Source passage.
-- START --
RossH · 2022-04-29 00:58

@Tubular said:
Ross, back on the "mov a,b" example, is A or B a special register in those top 16 or so (eg INx, OUTx, DIRx etc)?

@Tubular said:
also is there a branch or end-of-rep block immediately after those two instructions? (is the second instruction the last of a block thats under a rep instruction) ?

No to both. They are just instructions in a stream of similar ordinary instructions.

I am still investigating the theory that somewhere else in the code is a pointer that points to this instruction, and so it is the value here that is affecting code elsewhere in unexpected ways. Someone suggested this earlier, but in fact I had already investigated this possibility and not found any uninitialized pointers or pointers with suspicious values. However I cannot completely rule it out, so I will continue investigating this one.

On the timing issue, I am going to combine a couple of the suggestions made yesterday. I was thinking about this problem again last night and it seems to me that since there is only one cog executing code from Hub RAM, with the other cogs all executing entirely within their own Cog RAM except when triggered by the main cog, this means that once the program and data have been loaded and all the other cogs are idle, the program should be completely deterministic. So I am going to start the program at a clock speed that is known to work, and patch in a change of clock speed to 180Mhz just after the SD card cog has finished doing its thing. After that point there is nothing in the program that should be affected by clock speed (the serial cog is only used after the failure has been detected) so if it doesn't fail then it must be an SD card problem that only shows up at a specific frequency.

Which would be a relief!

SaucySoliton · 2022-04-29 03:48

180MHz is the 9th harmonic of 20MHz. But you've tested at the 5th, 11th, and 15th harmonics successfully.

What board are you using? It's possible that there is some resonance in the bypass capacitors at 180Mhz. But the window of non-working frequencies seems a bit small for this. Maybe it happens in combination with the clock harmonic.

I don't know if this is possible failure mode for semiconductors, but if you could test on a different chip that would be interesting. Or it could be an issue with a power pin not soldered or something. It seems like it's not the SD card, but if other paths don't yield a fix try a different brand or model of SD card.

RossH · 2022-04-29 07:07

@SaucySoliton said:
180MHz is the 9th harmonic of 20MHz. But you've tested at the 5th, 11th, and 15th harmonics successfully.

What board are you using? It's possible that there is some resonance in the bypass capacitors at 180Mhz. But the window of non-working frequencies seems a bit small for this. Maybe it happens in combination with the clock harmonic.
-- END --
Set task 1.
According to the forum thread about the 180MHz failure, which harmonic of 20MHz is 180MHz?
Set task 2.
Continue the forum thread about the 180MHz clock failure from its last line.

Items.
-- START --
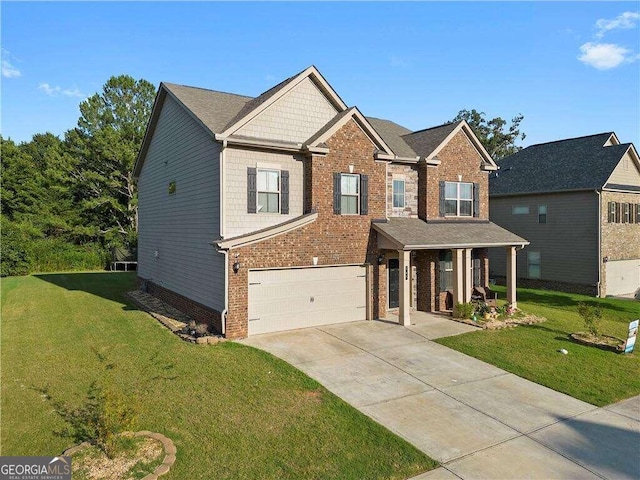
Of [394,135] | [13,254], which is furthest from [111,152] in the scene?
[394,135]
-- END --
-- START --
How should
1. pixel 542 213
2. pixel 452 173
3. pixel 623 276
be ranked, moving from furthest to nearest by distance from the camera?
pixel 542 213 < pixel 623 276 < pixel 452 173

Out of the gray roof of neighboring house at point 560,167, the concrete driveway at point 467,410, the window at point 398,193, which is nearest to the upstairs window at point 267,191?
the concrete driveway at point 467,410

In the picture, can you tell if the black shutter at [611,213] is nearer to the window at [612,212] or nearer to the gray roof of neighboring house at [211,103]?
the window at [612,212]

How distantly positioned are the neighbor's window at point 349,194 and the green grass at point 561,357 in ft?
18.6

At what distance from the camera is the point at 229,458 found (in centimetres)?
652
-- END --
-- START --
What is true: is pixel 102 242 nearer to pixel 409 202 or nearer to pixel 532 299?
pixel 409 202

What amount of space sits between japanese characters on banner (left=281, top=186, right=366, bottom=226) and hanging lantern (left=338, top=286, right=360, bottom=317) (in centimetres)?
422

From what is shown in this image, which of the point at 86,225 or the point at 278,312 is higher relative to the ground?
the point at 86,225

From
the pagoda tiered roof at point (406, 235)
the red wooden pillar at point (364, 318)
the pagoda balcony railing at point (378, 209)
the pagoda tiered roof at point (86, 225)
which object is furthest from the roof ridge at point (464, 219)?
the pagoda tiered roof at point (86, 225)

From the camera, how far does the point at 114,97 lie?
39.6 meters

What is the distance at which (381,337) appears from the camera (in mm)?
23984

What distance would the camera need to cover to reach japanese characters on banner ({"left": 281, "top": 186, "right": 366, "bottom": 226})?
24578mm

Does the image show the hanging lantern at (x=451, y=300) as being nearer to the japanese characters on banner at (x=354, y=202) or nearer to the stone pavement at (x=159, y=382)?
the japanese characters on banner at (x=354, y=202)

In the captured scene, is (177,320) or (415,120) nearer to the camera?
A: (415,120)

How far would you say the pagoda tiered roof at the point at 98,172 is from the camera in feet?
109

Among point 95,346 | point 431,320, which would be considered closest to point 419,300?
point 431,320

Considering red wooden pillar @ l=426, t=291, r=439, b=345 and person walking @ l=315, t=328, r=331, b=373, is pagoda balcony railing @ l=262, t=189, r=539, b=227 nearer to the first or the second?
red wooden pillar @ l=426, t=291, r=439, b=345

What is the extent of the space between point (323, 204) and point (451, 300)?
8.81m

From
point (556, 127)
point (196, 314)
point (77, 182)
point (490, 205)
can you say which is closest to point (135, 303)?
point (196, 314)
-- END --
Exercise response 1.
The 9th harmonic.

Exercise response 2.
I don't know if this is possible failure mode for semiconductors, but if you could test on a different chip that would be interesting. Or it could be an issue with a power pin not soldered or something. It seems like it's not the SD card, but if other paths don't yield a fix try a different brand or model of SD card.

I am using Parallax P2 Evaluation boards. I've tried different sizes, speeds and brands of SD card, and also different Propeller chips - an original RevA board/chip and a RevB board/chip. Same repeatable failure occurs in all cases. This makes me think it is not a peripheral (i.e. SD Card) hardware problem, although it could still be an SD Card driver problem. My next tests should tell me whether that is the case.

It is either a slightly peculiar software bug (which is far and away the most likely scenario) or else a Propeller Hub/Cog interaction problem that only occurs in a narrow range of clock frequencies (which is highly unlikely given that it occurs around 180Mhz, which I would have thought was one of the most common frequencies for Propellers to use, so others would also have seen it by now).

Yanomani · 2022-04-29 09:05

@RossH said:

I am using Parallax P2 Evaluation boards.

According to my current understanding, you're using at least two P2-EVAL boards; one of RevA-series, and at least one of RevB-series.

In all cases, are you relying on the same "normal" USB cable to bring both power and data connection between your PC and the DUT, or did you also tried any of the available "heavy"-current power input methods?

RossH · 2022-04-29 11:26

@Yanomani said:

@RossH said:

I am using Parallax P2 Evaluation boards.

According to my current understanding, you're using at least two P2-EVAL boards; one of RevA-series, and at least one of RevB-series.

In all cases, are you relying on the same "normal" USB cable to bring both power and data connection between your PC and the DUT, or did you also tried any of the available "heavy"-current power input methods?

Interesting idea. I actually have three P2 Evaluation boards - two RevA and one RevB. I was using the same cable for all tests, but I have just tried a couple of other cables, and I have also just tried powering the boards from the AUX USB port using a separate 2A USB supply. No difference.

Yanomani · 2022-04-29 13:08

Thanks for considering and testing for that possibility.

Another check could be ensuring that there are no sudden current consumption surges associated with the events of Micro SD card failure.

At least on RevB eval boards that check can be easyed due the presence of suitable Current Test Points: (J701) for Common_VDD, and (J901) for Common_LDOin, though I was'nt able to find any means of isolating the testing of Common_VIO, which powers the Micro SD and the SPI Flash (perhaps it's only my poor eyesight, playing a bit fuzzy with me).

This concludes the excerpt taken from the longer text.